For many this question will not arise, as they're obliged to use C++
for project or job reasons. For the rest of us, there are some good
(albeit not great) reasons as to why you should use C++:
- I/O handling streams that (compared with
stdio) are robust, typesafe, fast and extensible.
- exceptions, which allows you to code for success instead of
failure (see below).
- a workable (although not brilliant) object system that gives
modularity and reusability. (Although possible in C these
features are more accessible and sophisticated in C++.)
- cleaner memory handling with new and delete.
- stronger type checking.
- const and inline declarations which allow a
decreased reliance on the preprocessor for constants and
macros. (Note const is available if infrequently used
in ANSI C and inline is present in some
implementations. See below for some caveats about their use in
C++.)
- ready availability of a wide range of high quality class
libraries.
- a large language compatibility (and "programmer
compatibility" [15]) with C.
Books and Pointers
There are a lot of very bad C++ books available, that are not
only poorly written but just plain incorrect. Therefore it is
recommended that you mainly use books on which you can get a
recommendation. The books you might find use for can be
broken down into three classes:
- Introductory texts (for learning the language) comprise the
most crowded sector of the market and also represent some of the
worst written. Exceptions include Stevens [1], Lippman [15],
Dewhurst and Stark [16], Satir and Brown [4].

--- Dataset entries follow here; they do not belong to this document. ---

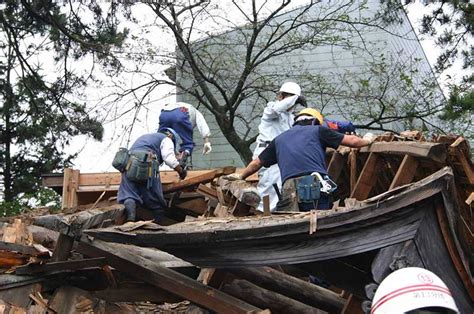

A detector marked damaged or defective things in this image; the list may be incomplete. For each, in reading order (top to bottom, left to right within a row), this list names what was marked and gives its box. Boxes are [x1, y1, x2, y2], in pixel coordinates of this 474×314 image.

broken roof beam [362, 141, 446, 163]
splintered wood plank [362, 142, 446, 163]
splintered wood plank [352, 153, 382, 201]
splintered wood plank [388, 154, 418, 190]
splintered wood plank [78, 238, 262, 314]
dark charred timber [220, 280, 324, 314]
dark charred timber [226, 268, 344, 312]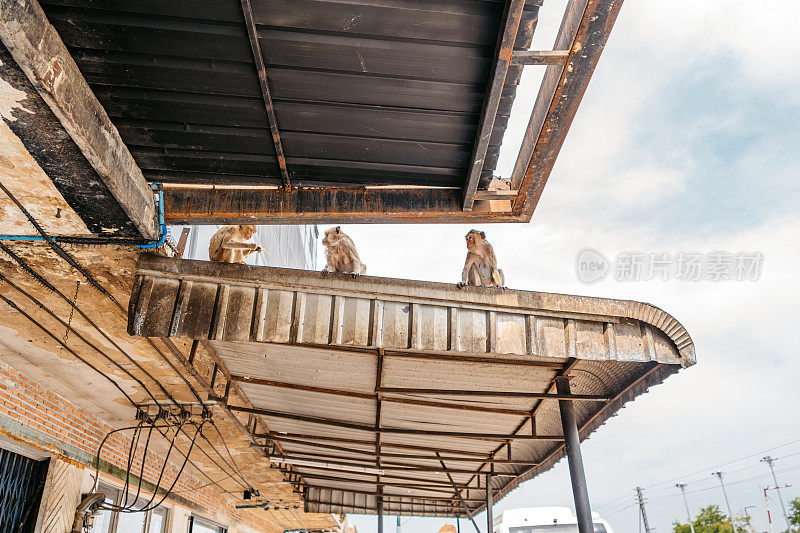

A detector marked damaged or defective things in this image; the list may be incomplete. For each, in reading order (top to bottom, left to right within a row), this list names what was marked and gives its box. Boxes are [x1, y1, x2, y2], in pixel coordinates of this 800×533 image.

rusty steel beam [241, 0, 290, 189]
rusty steel beam [166, 185, 520, 224]
rusty steel beam [462, 0, 532, 212]
rusty steel beam [512, 0, 624, 218]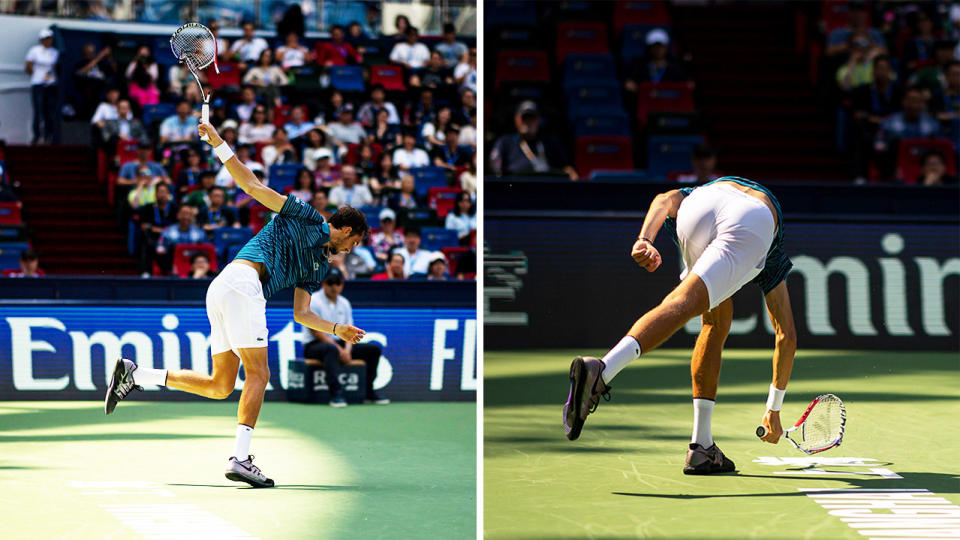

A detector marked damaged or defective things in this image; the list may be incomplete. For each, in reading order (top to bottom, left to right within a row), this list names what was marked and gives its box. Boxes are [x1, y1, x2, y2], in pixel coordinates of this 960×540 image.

smashed racket [760, 394, 844, 454]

- There's less choice amongst the core reference material (for
getting precise language specs and syntax). Unfortunately for
those of us spoilt by the excellent examples available for C
(Kernighan and Ritchie et al.) Stroustrup [2] and Ellis and
Stroustrup (or ARM) [3] are abominably written. Although these
are the definitive references, we suggest consulting them only in
an emergency or when 'lesser' texts disagree. Also of use is
Cline and Lomow [5], Plauger [29], and - of course - the draft
standard [30].
- Once you know C++, the nest step is to become good at it and
there are some very astute "style" guides around to provide sage
advice. McConnell [6] although not specifically about C++ is
such a wealth of information and good practices that everyone
should read it, if not own a copy. Highly recommended and
specifically about C++ are Saks and Plum [7], Horstmann [8],
Cargill [14], Meyer [10], Ellemtel [20], Taligent [31] and at
advanced levels Coplien [17].
Of course the Internet contains a wealth of C++ information, not
all of it worthwhile. Web searches for C++ will reveal an
(over)abundance of information. Good places to visit would
include the newsgroups comp.lang.c++ and
comp.lang.c++.moderated and the C++ FAQ [22,23]. To
find the right tutorial for your needs, begin looking at
"Learning C++" [25] or "Learn C/C++ today" [26]. C programmers
may want to go straight to "C++ Annotations" [27]. To try to
come around to the object oriented paradigm look at
"Understanding C++" [28]. The best general place to start
looking around the web at C++ is probably "C++ Virtual Library"
[24].
Style
Personal programming style (methods of commenting, use of
identifiers, spacing and so on) is of course a highly personal
issue and many electrons have been wasted arguing about the
naturally "best" way. Despite this history however, we'll dive
in and suggest that there are some stylistic conventions that are
useful in the case of C++. Use of commenting and a self
documenting programming style in any programming environment is
of course important for readability and maintainability. With C++, the
emphasis on reusability makes this issue paramount. Thus all the
'rules' of good commenting and layout apply doubly to C++. Of
course, any body of code should have a unifying style.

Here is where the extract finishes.